Primitive recognition is done by classifying the features from a double difference image as one of ten primitives. This is done by calculating the Mahalanobis distance and choosing the primitive with the smallest distance. Allying this process to a video sequence and having each primitive represented by a letter will result in a text string representing the action performed in the sequence.


Download video
During a training phase a string representation of each action to be recognized is learned. The task is now to compare each of the learned actions (strings) with the detected string. Since the learned strings and the detected strings (possibly including errors!) will in general not have the same length, we apply the Edit Distance method for the string comparison. The string from the primitive recognition is pruned by first removing Ø's, isolated instances, and then all repeated letters.

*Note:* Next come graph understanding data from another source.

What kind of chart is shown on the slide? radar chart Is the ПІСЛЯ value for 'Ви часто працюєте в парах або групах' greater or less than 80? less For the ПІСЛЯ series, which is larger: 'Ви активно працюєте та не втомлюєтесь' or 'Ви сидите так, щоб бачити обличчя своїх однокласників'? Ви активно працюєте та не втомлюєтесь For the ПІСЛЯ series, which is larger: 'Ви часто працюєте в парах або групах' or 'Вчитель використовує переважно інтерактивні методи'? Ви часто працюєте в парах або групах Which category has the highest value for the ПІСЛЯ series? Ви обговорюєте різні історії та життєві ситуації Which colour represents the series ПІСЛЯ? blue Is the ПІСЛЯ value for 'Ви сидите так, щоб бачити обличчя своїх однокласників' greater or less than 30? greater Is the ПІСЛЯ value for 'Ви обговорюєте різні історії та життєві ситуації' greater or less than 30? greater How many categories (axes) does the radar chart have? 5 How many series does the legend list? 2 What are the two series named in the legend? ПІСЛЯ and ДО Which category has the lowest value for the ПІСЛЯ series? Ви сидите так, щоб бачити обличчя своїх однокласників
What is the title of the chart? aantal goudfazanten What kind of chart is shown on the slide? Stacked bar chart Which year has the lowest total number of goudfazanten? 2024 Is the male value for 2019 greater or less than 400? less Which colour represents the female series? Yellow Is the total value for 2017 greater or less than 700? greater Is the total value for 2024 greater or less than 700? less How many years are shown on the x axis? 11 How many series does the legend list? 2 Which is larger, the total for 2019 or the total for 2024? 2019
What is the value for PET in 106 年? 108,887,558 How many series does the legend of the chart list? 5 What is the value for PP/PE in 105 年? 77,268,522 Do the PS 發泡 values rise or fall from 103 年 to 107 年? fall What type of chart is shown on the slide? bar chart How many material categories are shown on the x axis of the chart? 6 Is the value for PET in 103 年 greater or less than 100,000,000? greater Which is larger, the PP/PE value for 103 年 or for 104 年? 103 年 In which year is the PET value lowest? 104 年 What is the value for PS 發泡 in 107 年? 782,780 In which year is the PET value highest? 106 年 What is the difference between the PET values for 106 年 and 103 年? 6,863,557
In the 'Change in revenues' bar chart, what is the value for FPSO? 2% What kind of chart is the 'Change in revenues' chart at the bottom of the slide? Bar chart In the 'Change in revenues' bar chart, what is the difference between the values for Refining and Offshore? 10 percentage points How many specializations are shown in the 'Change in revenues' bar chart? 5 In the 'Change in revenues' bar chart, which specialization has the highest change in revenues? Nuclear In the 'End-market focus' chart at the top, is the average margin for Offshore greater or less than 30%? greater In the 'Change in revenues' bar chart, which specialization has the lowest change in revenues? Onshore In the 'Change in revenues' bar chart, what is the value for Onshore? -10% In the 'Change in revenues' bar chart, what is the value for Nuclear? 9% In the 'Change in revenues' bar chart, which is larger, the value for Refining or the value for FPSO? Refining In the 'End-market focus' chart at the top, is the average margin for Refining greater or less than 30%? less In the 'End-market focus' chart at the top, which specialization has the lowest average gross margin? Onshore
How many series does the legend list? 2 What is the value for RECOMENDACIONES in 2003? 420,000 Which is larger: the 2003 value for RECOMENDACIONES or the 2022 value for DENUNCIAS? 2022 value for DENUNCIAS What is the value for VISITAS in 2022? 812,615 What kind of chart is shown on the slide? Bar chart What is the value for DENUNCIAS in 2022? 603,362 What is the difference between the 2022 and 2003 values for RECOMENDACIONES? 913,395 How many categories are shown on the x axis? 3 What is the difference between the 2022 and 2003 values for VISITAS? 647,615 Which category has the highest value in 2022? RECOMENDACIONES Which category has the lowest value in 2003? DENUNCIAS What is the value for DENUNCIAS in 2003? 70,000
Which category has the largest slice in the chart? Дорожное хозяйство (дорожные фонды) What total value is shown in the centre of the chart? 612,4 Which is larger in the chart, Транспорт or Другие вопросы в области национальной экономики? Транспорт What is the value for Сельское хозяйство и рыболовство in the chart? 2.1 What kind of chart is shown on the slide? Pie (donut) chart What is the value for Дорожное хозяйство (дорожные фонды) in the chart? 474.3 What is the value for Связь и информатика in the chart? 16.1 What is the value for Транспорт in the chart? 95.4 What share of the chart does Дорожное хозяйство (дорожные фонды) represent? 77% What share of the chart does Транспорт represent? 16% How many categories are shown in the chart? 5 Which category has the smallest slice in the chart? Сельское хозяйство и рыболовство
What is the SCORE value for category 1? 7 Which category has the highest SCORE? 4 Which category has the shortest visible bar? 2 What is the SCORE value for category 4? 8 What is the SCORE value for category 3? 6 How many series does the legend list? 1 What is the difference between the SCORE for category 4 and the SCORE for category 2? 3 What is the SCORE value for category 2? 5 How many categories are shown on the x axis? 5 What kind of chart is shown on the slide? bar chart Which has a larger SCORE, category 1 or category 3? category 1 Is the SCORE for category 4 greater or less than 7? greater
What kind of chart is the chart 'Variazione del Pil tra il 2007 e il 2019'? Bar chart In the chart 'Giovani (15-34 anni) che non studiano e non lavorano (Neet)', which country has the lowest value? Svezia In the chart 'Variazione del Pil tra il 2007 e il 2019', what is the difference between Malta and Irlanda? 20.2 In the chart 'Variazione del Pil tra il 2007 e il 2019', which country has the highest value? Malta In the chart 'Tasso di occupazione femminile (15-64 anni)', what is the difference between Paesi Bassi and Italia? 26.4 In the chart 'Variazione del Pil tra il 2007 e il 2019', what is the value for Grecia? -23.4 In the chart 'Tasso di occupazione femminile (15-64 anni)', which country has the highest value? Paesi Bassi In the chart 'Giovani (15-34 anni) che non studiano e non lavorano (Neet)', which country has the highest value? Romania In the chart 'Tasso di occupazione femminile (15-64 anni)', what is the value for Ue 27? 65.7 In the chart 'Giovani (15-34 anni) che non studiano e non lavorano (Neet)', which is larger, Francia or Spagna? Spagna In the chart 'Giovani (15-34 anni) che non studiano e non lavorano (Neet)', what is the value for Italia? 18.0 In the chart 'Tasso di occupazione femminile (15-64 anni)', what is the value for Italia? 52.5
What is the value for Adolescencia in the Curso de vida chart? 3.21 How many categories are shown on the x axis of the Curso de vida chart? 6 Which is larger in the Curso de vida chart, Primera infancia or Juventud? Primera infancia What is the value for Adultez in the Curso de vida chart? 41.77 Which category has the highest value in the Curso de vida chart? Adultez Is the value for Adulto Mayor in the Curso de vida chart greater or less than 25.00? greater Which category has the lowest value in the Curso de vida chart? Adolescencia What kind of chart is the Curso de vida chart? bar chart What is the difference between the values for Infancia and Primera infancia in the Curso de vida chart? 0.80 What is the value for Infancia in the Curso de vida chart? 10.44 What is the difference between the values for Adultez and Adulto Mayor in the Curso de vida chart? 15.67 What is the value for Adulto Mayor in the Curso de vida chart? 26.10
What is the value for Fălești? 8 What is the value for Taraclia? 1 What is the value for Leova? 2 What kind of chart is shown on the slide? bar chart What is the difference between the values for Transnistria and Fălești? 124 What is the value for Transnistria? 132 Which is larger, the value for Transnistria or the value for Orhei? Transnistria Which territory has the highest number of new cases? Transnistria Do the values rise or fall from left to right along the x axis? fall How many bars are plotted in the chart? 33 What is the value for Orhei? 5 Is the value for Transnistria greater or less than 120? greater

String from primitive recognition = { Ø, Ø, B, B, B, B, B, E, A, A, F, F, F, F, Ø, D, D, G, G, G, G, Ø}
Pruned string = { B, A, F, D, G }

Further more we apply a probabilistic version of the Edit Distance by generating a weight to reflect the number of repeated letters and then using these weights as costs in the Edit Distance algorithm.

Weights = { 5, 2, 4, 2, 4 }

Finally the action performed in the video sequence will correspond to the action with the smallest edit distance.